[Material provided start]

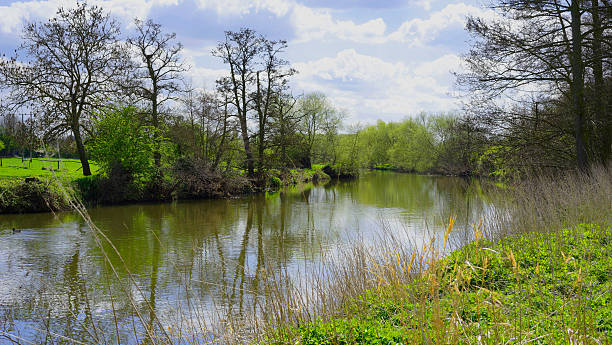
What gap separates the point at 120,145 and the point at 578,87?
17263mm

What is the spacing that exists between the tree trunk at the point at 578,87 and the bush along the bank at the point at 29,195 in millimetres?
16513

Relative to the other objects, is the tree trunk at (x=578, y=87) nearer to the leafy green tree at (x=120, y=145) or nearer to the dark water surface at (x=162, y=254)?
the dark water surface at (x=162, y=254)

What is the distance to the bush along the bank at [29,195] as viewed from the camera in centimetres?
1569

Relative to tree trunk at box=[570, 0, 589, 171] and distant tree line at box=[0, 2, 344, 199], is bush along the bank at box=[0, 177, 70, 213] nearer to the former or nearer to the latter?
distant tree line at box=[0, 2, 344, 199]

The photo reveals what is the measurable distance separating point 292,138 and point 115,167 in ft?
34.0

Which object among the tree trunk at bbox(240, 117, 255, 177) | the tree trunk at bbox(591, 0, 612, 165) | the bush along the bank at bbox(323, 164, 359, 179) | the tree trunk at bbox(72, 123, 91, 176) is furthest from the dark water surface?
the bush along the bank at bbox(323, 164, 359, 179)

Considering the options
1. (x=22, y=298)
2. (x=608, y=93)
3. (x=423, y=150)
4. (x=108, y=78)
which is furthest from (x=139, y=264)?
(x=423, y=150)

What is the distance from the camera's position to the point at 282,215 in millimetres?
16422

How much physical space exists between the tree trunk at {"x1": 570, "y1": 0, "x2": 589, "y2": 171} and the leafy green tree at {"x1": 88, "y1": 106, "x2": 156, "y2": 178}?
16.5m

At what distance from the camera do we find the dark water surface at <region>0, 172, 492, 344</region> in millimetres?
5673

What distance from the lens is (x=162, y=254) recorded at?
31.9 feet

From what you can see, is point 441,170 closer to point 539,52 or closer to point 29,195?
point 539,52

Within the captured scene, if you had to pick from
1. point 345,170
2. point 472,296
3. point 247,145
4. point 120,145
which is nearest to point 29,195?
point 120,145

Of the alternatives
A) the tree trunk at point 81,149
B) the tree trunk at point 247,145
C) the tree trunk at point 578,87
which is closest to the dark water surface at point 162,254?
the tree trunk at point 578,87
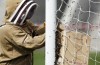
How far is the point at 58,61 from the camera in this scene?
3986 millimetres

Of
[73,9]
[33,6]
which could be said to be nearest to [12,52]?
[33,6]

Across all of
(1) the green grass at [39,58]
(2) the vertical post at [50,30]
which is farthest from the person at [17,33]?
(1) the green grass at [39,58]

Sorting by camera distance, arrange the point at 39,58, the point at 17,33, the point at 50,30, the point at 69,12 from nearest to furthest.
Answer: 1. the point at 50,30
2. the point at 69,12
3. the point at 17,33
4. the point at 39,58

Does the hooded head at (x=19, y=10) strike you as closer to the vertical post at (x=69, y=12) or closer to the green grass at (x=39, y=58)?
the vertical post at (x=69, y=12)

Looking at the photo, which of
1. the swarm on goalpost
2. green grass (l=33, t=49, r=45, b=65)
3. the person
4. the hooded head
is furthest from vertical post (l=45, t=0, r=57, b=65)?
green grass (l=33, t=49, r=45, b=65)

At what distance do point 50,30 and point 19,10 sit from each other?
21.0 inches

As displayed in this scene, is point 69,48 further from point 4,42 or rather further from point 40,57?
point 40,57

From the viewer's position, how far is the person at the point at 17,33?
4297mm

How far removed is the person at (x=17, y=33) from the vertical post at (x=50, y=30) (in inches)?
11.4

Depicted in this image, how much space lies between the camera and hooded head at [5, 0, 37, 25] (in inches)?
171

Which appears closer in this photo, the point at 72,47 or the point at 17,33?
the point at 72,47

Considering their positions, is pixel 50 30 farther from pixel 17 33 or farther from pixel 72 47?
pixel 17 33

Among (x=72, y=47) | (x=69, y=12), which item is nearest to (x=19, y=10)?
(x=69, y=12)

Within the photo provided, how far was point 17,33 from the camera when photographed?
4.29 meters
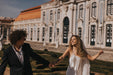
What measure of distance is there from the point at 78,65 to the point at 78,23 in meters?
20.7

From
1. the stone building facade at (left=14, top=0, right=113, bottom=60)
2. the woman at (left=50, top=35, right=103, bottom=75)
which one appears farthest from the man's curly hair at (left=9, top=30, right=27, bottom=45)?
the stone building facade at (left=14, top=0, right=113, bottom=60)

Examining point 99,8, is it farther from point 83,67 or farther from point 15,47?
point 15,47

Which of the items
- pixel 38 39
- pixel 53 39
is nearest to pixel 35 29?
pixel 38 39

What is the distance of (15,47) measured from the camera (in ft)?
10.1

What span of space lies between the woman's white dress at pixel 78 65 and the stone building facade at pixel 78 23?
52.7ft

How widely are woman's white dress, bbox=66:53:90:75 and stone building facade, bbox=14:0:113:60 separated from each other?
1606cm

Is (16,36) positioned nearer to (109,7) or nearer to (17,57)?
(17,57)

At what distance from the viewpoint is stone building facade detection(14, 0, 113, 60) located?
65.6 ft

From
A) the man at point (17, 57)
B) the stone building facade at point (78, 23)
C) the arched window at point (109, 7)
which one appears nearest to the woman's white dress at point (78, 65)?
the man at point (17, 57)

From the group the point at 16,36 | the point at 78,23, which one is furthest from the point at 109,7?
the point at 16,36

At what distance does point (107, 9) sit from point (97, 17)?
5.70ft

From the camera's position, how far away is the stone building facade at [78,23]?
20.0m

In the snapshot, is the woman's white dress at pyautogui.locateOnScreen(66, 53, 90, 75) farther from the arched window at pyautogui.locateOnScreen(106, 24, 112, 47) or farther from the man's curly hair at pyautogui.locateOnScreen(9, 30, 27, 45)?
the arched window at pyautogui.locateOnScreen(106, 24, 112, 47)

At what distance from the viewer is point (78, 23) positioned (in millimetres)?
24281
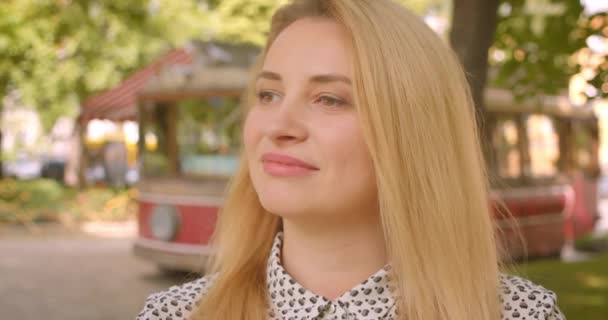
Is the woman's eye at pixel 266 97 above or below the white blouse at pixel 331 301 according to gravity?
above

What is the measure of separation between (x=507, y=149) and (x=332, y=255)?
31.8 ft

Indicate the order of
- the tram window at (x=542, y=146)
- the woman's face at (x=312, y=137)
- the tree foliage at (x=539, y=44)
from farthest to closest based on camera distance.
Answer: the tram window at (x=542, y=146) < the tree foliage at (x=539, y=44) < the woman's face at (x=312, y=137)

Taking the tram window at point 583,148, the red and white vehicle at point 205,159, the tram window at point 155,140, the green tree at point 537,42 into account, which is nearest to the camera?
the green tree at point 537,42

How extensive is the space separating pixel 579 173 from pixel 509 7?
7.06 m

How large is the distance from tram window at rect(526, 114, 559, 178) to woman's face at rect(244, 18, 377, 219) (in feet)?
33.9

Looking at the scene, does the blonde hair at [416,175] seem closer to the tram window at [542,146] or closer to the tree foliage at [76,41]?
the tram window at [542,146]

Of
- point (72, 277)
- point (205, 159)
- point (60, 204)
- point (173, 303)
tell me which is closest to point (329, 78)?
point (173, 303)

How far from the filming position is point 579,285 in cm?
736

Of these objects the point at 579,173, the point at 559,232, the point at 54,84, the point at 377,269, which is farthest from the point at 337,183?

[Material provided end]

» Task directions
Reproduce the data above word for word, everything from the line containing "At what distance from the viewpoint" down to the line containing "Answer: the tram", with both of those lines included. Leave the pictures out of your answer.

» Full answer
At what distance from the viewpoint is stone building facade detection(14, 0, 113, 60) located?
65.6 ft

From
A) the man at point (17, 57)
B) the stone building facade at point (78, 23)
C) the arched window at point (109, 7)
which one appears nearest to the woman's white dress at point (78, 65)?
the man at point (17, 57)

From the group the point at 16,36 | the point at 78,23, which one is furthest from the point at 109,7?
the point at 16,36

At what distance does point (107, 9) sit from point (97, 17)?
5.70ft

From the camera's position, how far away is the stone building facade at [78,23]?
20.0m

In the snapshot, is the woman's white dress at pyautogui.locateOnScreen(66, 53, 90, 75) farther from the arched window at pyautogui.locateOnScreen(106, 24, 112, 47) or farther from the man's curly hair at pyautogui.locateOnScreen(9, 30, 27, 45)?
the arched window at pyautogui.locateOnScreen(106, 24, 112, 47)

At what distance from the viewer is point (78, 23) positioned (in millimetres)?
24281
Is the woman's eye at pixel 266 97 above or below the white blouse at pixel 331 301 according to gravity?
above

What is the measure of separation between (x=507, y=149) and (x=332, y=255)?
31.8 ft

Indicate the order of
- the tram window at (x=542, y=146)
- the woman's face at (x=312, y=137)
- the tree foliage at (x=539, y=44)
from farthest to closest based on camera distance.
Answer: the tram window at (x=542, y=146) < the tree foliage at (x=539, y=44) < the woman's face at (x=312, y=137)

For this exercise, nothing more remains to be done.